We're lucky in London. We're one of the very few services in the country (as far as I have managed to discover) that uses a piece of kit called End Tidal CO2 monitor. I'm not going to go into the ins and outs of how it works, but very simply, when you attach this to the end of a tube, it is an almost guaranteed assurance of the success of the intubation. You get a reading - it's in, you don't get a reading, you've missed. Simple as that. If you get a very high reading, chances are that the patient's started breathing on their own. Good news all round. There are fail-safe methods of ensuring a tube is done right. Any paramedic worth their salt will know them, check them, double check them, and know that if they've done it wrong, that they start again. Or, in the rare cases of seemingly impossible or even very difficult intubations, recognises their own limitations and works with what they can.
I've only once out on the road seen a paramedic miss an intubation.
That one time, it was recognised very quickly and fixed.
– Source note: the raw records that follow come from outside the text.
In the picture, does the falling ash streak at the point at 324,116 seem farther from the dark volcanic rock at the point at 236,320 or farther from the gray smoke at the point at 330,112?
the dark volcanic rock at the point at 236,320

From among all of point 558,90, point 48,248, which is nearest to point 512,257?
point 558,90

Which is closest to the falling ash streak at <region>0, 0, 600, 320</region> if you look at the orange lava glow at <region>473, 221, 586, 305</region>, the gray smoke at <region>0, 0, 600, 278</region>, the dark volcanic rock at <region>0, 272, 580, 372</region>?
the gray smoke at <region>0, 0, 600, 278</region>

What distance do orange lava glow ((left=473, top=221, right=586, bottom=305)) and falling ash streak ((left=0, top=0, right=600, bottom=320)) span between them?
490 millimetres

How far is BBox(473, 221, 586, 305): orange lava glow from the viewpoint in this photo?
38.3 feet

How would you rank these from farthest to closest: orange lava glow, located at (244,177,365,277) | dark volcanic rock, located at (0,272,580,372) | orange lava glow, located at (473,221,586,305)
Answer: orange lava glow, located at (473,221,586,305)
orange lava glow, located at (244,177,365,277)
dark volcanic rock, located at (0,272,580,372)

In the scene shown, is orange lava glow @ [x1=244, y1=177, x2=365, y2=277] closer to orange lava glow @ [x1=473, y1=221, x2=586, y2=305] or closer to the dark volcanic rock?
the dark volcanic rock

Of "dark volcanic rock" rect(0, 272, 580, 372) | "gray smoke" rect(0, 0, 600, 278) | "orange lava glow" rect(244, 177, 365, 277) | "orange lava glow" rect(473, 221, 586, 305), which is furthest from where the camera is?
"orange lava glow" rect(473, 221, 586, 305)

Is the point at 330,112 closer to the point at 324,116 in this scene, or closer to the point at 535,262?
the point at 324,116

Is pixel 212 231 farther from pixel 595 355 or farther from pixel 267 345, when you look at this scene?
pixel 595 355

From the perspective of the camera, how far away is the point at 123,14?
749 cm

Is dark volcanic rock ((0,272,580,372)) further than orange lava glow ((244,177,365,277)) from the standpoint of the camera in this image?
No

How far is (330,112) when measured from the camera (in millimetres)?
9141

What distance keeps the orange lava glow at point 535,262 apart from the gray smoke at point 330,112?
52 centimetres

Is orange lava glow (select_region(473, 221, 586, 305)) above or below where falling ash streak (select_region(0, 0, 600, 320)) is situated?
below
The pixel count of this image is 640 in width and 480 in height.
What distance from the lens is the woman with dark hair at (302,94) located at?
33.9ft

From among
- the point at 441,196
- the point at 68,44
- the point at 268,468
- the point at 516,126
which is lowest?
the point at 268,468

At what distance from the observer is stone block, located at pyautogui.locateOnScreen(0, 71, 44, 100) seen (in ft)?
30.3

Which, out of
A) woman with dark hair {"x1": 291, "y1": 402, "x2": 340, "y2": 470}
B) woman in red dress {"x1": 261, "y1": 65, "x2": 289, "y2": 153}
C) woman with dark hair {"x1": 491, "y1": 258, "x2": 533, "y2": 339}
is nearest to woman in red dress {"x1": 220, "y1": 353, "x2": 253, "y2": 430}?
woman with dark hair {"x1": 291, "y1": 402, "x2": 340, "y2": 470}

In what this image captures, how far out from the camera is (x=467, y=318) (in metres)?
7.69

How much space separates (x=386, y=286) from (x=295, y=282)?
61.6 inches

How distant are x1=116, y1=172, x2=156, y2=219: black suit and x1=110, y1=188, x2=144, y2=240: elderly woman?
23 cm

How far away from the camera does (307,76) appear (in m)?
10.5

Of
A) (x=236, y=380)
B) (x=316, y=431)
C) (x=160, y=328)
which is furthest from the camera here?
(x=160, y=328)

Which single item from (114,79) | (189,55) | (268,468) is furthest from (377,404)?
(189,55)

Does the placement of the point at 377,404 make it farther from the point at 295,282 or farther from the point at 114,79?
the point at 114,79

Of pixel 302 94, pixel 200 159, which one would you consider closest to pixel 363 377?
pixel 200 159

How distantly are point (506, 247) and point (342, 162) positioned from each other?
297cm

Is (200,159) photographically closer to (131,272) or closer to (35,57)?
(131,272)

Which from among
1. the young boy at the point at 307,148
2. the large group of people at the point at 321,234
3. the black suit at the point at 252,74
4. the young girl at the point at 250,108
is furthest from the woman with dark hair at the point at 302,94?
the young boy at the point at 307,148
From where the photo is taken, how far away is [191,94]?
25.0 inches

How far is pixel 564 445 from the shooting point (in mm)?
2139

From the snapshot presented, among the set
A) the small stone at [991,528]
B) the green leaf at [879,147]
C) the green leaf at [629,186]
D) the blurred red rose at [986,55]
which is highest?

I don't know where the data comes from that we're not good enough at it. My personal experience, the only one I have to go on, tells me otherwise. There have been tubes that I couldn't get, only two if I remember correctly. I blame my legs for one of them. There was a smaller paramedic on scene who could fit more easily into the restricted area round the patient's head and intubated them with no problem. The other I just couldn't see what I needed to see to ensure the tube was going down in the right place. I stuck with an LMA and prayed the patient didn't vomit. I vaguely remember being lucky. That time.
The cynics amongst us will blame the doctors. They're trying, at least some of them, to regain their superiority and would love to see paramedics bounced back to the stone age where we literally pick a patient up, throw them on the back of a truck and race them into hospital quick enough for super-docs to save their lives.
Those same cynics will also say that it's nothing more than a money-saving exercise. Less training means less spending, both on the training itself and the kit that it entails once qualified.
The establishment will claim that as they cannot guarantee training and proficiency, that they are taking the skill away. Future paramedics therefore won't be trained. Current paramedics will be allowed to go on using it for now, but my suspicion is that the equipment will slowly be used up and never replaced. A de-facto de-skilling.
It's a backwards step for an organisation that aims and claims to be a world-leader.
To me, instead of striving to better at we do, and extend our range of skills, this is a move in the wrong direction, a move to limit our abilities further.
I think it's a mistake. A step towards those who see paramedics as nothing more than World-War-I stretcher bearers, and away from those with a vision of modern, skilled, experts in pre-hospital care.
I hope it will be rethought at some time in the near future.
I hope that lessons will be learnt, and I hope that as a Service, London will rethink it's training strategy.
Most of all, I just hope that this is one take-away that we don't all, patient and paramedic alike, learn to later regret.